It will happen tomorrow on the subway. If not there then it will happen when you reach work. Your co-worker or your boss will lean across your desk and say, “Isn't it awful?”

“What's awful?” you'll ask.

He or she will point to a computer screen and say, “This.” You'll see an image of complete pandemonium. People seen from overhead, perhaps from a helicopter, running like little frightened dots on a Google map.

But it will be real. It will be America's next mass shooting.

You'll see the headlines and breaking news alerts on every screen in the nation. It's happening again. It'll happen again soon.

I wonder how long we're going to live this stupidly, this carelessly, this hopelessly?

If you're convinced that nothing can be done, it’s because the gun lobby spent $8.5 million in 2015 in an effort to convince you.

Does that seem like a lot? Well, would it surprise you to hear that the NRA and the Gun Owners of America organizations have together poured nearly $81 million into House, Senate and presidential races since the 2000 election cycle, according to the Center for Responsive Politics.

That's a lot of favors to call in. That's probably why, when the votes on the most far reaching gun control legislation to reach the Senate in 20 years were about to be taken (and national polls showed 90 percent of Americans supported background checks for every gun purchase) nothing happened.

The Assault Weapons Ban of 2013 was also defeated in the Senate on April 17, 2013.

When the clerk called the roll, the crucial amendment – the one requiring background checks for gun sales at shows, or via classified ads or on the internet -- got just 54 votes in favor, six votes short of the 60 vote super-majority needed. Color me shocked.

This vote, by the way, was just four months after the unhinged Adam Lanza killed 20 children and six adults at the Sandy Hook Elementary School in Newtown, Connecticut.

You probably have not have read about the sheer cruelty of his actions on that day. I don't blame you if you didn't have the stomach to learn about them, but I really think you should, because he's the best argument in favor of gun control you could ever possibly read.

The only survivor of the massacre, a six-year-old girl, was found by police in the classroom following the shooting. She had hidden in one of the corners of the classroom's bathroom and played dead.

When her mother picked her up, she said, “Mommy, I'm okay, but all my friends are dead.” She described the shooter as “a very angry man.”

By last month 550 American children died from gunshots since the Sandy Hook massacre. They weren't your kids, you probably didn't know any of them, you likely didn't experience the heartbreak, it probably wasn't your soul that was cored out and set ablaze forever. Move on.

Adam Lanza's mother was a self-described gun enthusiast who owned at least a dozen firearms. She often took him to a local shooting range and had him learn how to shoot. She was also the first person he killed on the day of the massacre, with one of her own guns.

The guns were acquired legally and were registered. Among her cache of weapons were two traditional hunting rifles, two handguns and a semiautomatic rifle similar to the kind used by U.S. troops in Afghanistan. Her son took the two handguns and the semiautomatic to the school.
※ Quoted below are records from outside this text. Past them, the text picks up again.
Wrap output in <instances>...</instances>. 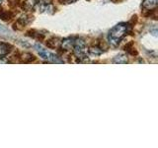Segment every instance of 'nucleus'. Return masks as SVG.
I'll return each mask as SVG.
<instances>
[{"instance_id":"nucleus-1","label":"nucleus","mask_w":158,"mask_h":148,"mask_svg":"<svg viewBox=\"0 0 158 148\" xmlns=\"http://www.w3.org/2000/svg\"><path fill=\"white\" fill-rule=\"evenodd\" d=\"M127 34V26L126 24L121 23L116 25L115 27L111 29V31L109 32V43L113 44L114 47L118 46V43L122 41L123 38Z\"/></svg>"},{"instance_id":"nucleus-2","label":"nucleus","mask_w":158,"mask_h":148,"mask_svg":"<svg viewBox=\"0 0 158 148\" xmlns=\"http://www.w3.org/2000/svg\"><path fill=\"white\" fill-rule=\"evenodd\" d=\"M72 51H73L74 56L79 59L78 62H81V59L86 58L88 49L86 47V43L83 39H74V47Z\"/></svg>"},{"instance_id":"nucleus-3","label":"nucleus","mask_w":158,"mask_h":148,"mask_svg":"<svg viewBox=\"0 0 158 148\" xmlns=\"http://www.w3.org/2000/svg\"><path fill=\"white\" fill-rule=\"evenodd\" d=\"M35 47L37 48V51H38V52H39V56H41L42 58L47 59V60L49 61V59H51V57H52V52L48 51L47 49H44V48L41 46V44H39V43H36V44H35Z\"/></svg>"},{"instance_id":"nucleus-4","label":"nucleus","mask_w":158,"mask_h":148,"mask_svg":"<svg viewBox=\"0 0 158 148\" xmlns=\"http://www.w3.org/2000/svg\"><path fill=\"white\" fill-rule=\"evenodd\" d=\"M61 48L64 51H70L74 47V39H64L60 42Z\"/></svg>"},{"instance_id":"nucleus-5","label":"nucleus","mask_w":158,"mask_h":148,"mask_svg":"<svg viewBox=\"0 0 158 148\" xmlns=\"http://www.w3.org/2000/svg\"><path fill=\"white\" fill-rule=\"evenodd\" d=\"M38 3V0H25L21 4V7L24 11H32V10L36 7Z\"/></svg>"},{"instance_id":"nucleus-6","label":"nucleus","mask_w":158,"mask_h":148,"mask_svg":"<svg viewBox=\"0 0 158 148\" xmlns=\"http://www.w3.org/2000/svg\"><path fill=\"white\" fill-rule=\"evenodd\" d=\"M158 0H143L141 6L144 10H152L157 8Z\"/></svg>"},{"instance_id":"nucleus-7","label":"nucleus","mask_w":158,"mask_h":148,"mask_svg":"<svg viewBox=\"0 0 158 148\" xmlns=\"http://www.w3.org/2000/svg\"><path fill=\"white\" fill-rule=\"evenodd\" d=\"M17 21L21 24L22 26L26 27V25H28V24H30L31 22L34 21V16H32V15H29V14H24L17 20Z\"/></svg>"},{"instance_id":"nucleus-8","label":"nucleus","mask_w":158,"mask_h":148,"mask_svg":"<svg viewBox=\"0 0 158 148\" xmlns=\"http://www.w3.org/2000/svg\"><path fill=\"white\" fill-rule=\"evenodd\" d=\"M12 47L8 43H0V58H2L3 56H6L7 54L11 51Z\"/></svg>"},{"instance_id":"nucleus-9","label":"nucleus","mask_w":158,"mask_h":148,"mask_svg":"<svg viewBox=\"0 0 158 148\" xmlns=\"http://www.w3.org/2000/svg\"><path fill=\"white\" fill-rule=\"evenodd\" d=\"M13 16H14V14L11 11H6V10H4V9H0V19H1L2 21L8 22L13 18Z\"/></svg>"},{"instance_id":"nucleus-10","label":"nucleus","mask_w":158,"mask_h":148,"mask_svg":"<svg viewBox=\"0 0 158 148\" xmlns=\"http://www.w3.org/2000/svg\"><path fill=\"white\" fill-rule=\"evenodd\" d=\"M26 36L32 37V38H35V39H40V41H42V39H44V35L41 34L38 31H36V30H30V31H28L26 33Z\"/></svg>"},{"instance_id":"nucleus-11","label":"nucleus","mask_w":158,"mask_h":148,"mask_svg":"<svg viewBox=\"0 0 158 148\" xmlns=\"http://www.w3.org/2000/svg\"><path fill=\"white\" fill-rule=\"evenodd\" d=\"M113 62L118 64H127L128 62V58L126 54H118L116 57H114Z\"/></svg>"},{"instance_id":"nucleus-12","label":"nucleus","mask_w":158,"mask_h":148,"mask_svg":"<svg viewBox=\"0 0 158 148\" xmlns=\"http://www.w3.org/2000/svg\"><path fill=\"white\" fill-rule=\"evenodd\" d=\"M46 44L48 46V47L49 48H56L59 47V44H60V42H59V39L57 38H52L47 41Z\"/></svg>"},{"instance_id":"nucleus-13","label":"nucleus","mask_w":158,"mask_h":148,"mask_svg":"<svg viewBox=\"0 0 158 148\" xmlns=\"http://www.w3.org/2000/svg\"><path fill=\"white\" fill-rule=\"evenodd\" d=\"M20 58L22 59V62H24V63H30V62L36 60V57H35L34 54L29 53V52L24 53V54H22V56H20Z\"/></svg>"},{"instance_id":"nucleus-14","label":"nucleus","mask_w":158,"mask_h":148,"mask_svg":"<svg viewBox=\"0 0 158 148\" xmlns=\"http://www.w3.org/2000/svg\"><path fill=\"white\" fill-rule=\"evenodd\" d=\"M88 52L94 54V56H101L103 53V51L99 47H89Z\"/></svg>"},{"instance_id":"nucleus-15","label":"nucleus","mask_w":158,"mask_h":148,"mask_svg":"<svg viewBox=\"0 0 158 148\" xmlns=\"http://www.w3.org/2000/svg\"><path fill=\"white\" fill-rule=\"evenodd\" d=\"M136 22H137V15H133V16L131 17V19L130 20V21H128L127 25L130 27H133L136 24Z\"/></svg>"},{"instance_id":"nucleus-16","label":"nucleus","mask_w":158,"mask_h":148,"mask_svg":"<svg viewBox=\"0 0 158 148\" xmlns=\"http://www.w3.org/2000/svg\"><path fill=\"white\" fill-rule=\"evenodd\" d=\"M132 47H135V43H133V42H128V43L126 44V46L123 47V49H125V51H126L127 52H128Z\"/></svg>"},{"instance_id":"nucleus-17","label":"nucleus","mask_w":158,"mask_h":148,"mask_svg":"<svg viewBox=\"0 0 158 148\" xmlns=\"http://www.w3.org/2000/svg\"><path fill=\"white\" fill-rule=\"evenodd\" d=\"M98 47H100L102 51H107V49L109 48V44L105 41H101L100 43H99V46Z\"/></svg>"},{"instance_id":"nucleus-18","label":"nucleus","mask_w":158,"mask_h":148,"mask_svg":"<svg viewBox=\"0 0 158 148\" xmlns=\"http://www.w3.org/2000/svg\"><path fill=\"white\" fill-rule=\"evenodd\" d=\"M7 1H8V4L11 7H16V6H18V5L20 4L21 0H7Z\"/></svg>"},{"instance_id":"nucleus-19","label":"nucleus","mask_w":158,"mask_h":148,"mask_svg":"<svg viewBox=\"0 0 158 148\" xmlns=\"http://www.w3.org/2000/svg\"><path fill=\"white\" fill-rule=\"evenodd\" d=\"M13 28L15 29V30H17V31H21V30H23L25 27L24 26H22L21 24H20L18 21H16L14 23V25H13Z\"/></svg>"},{"instance_id":"nucleus-20","label":"nucleus","mask_w":158,"mask_h":148,"mask_svg":"<svg viewBox=\"0 0 158 148\" xmlns=\"http://www.w3.org/2000/svg\"><path fill=\"white\" fill-rule=\"evenodd\" d=\"M0 34H9V30L0 24Z\"/></svg>"},{"instance_id":"nucleus-21","label":"nucleus","mask_w":158,"mask_h":148,"mask_svg":"<svg viewBox=\"0 0 158 148\" xmlns=\"http://www.w3.org/2000/svg\"><path fill=\"white\" fill-rule=\"evenodd\" d=\"M19 43L21 44L22 47H30V44L28 43H26V42L23 43V41H19Z\"/></svg>"},{"instance_id":"nucleus-22","label":"nucleus","mask_w":158,"mask_h":148,"mask_svg":"<svg viewBox=\"0 0 158 148\" xmlns=\"http://www.w3.org/2000/svg\"><path fill=\"white\" fill-rule=\"evenodd\" d=\"M65 1H66V3H73V2L77 1V0H65Z\"/></svg>"},{"instance_id":"nucleus-23","label":"nucleus","mask_w":158,"mask_h":148,"mask_svg":"<svg viewBox=\"0 0 158 148\" xmlns=\"http://www.w3.org/2000/svg\"><path fill=\"white\" fill-rule=\"evenodd\" d=\"M8 62H10L8 59H5V60H0V63H8Z\"/></svg>"},{"instance_id":"nucleus-24","label":"nucleus","mask_w":158,"mask_h":148,"mask_svg":"<svg viewBox=\"0 0 158 148\" xmlns=\"http://www.w3.org/2000/svg\"><path fill=\"white\" fill-rule=\"evenodd\" d=\"M57 1H58L59 3H61V4H63V3H66L65 0H57Z\"/></svg>"},{"instance_id":"nucleus-25","label":"nucleus","mask_w":158,"mask_h":148,"mask_svg":"<svg viewBox=\"0 0 158 148\" xmlns=\"http://www.w3.org/2000/svg\"><path fill=\"white\" fill-rule=\"evenodd\" d=\"M2 1H3V0H0V5H1V4H2Z\"/></svg>"}]
</instances>
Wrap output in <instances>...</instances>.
Lanza’s developmental disorder had seen him drop out of high school. Some of his former classmates said they had been told he had Asperger’s syndrome, a high-functioning form of autism. But what someone with his obvious mental issues was doing with access to a house full of high powered weapons is a question that his mother is no longer around to answer.

When the GOP presidential candidates take the podium again this spring they will each outdo one another to list their pro-life credentials. But how can anyone claim to be pro-life when they witness these endless massacres and simply turn away without responding?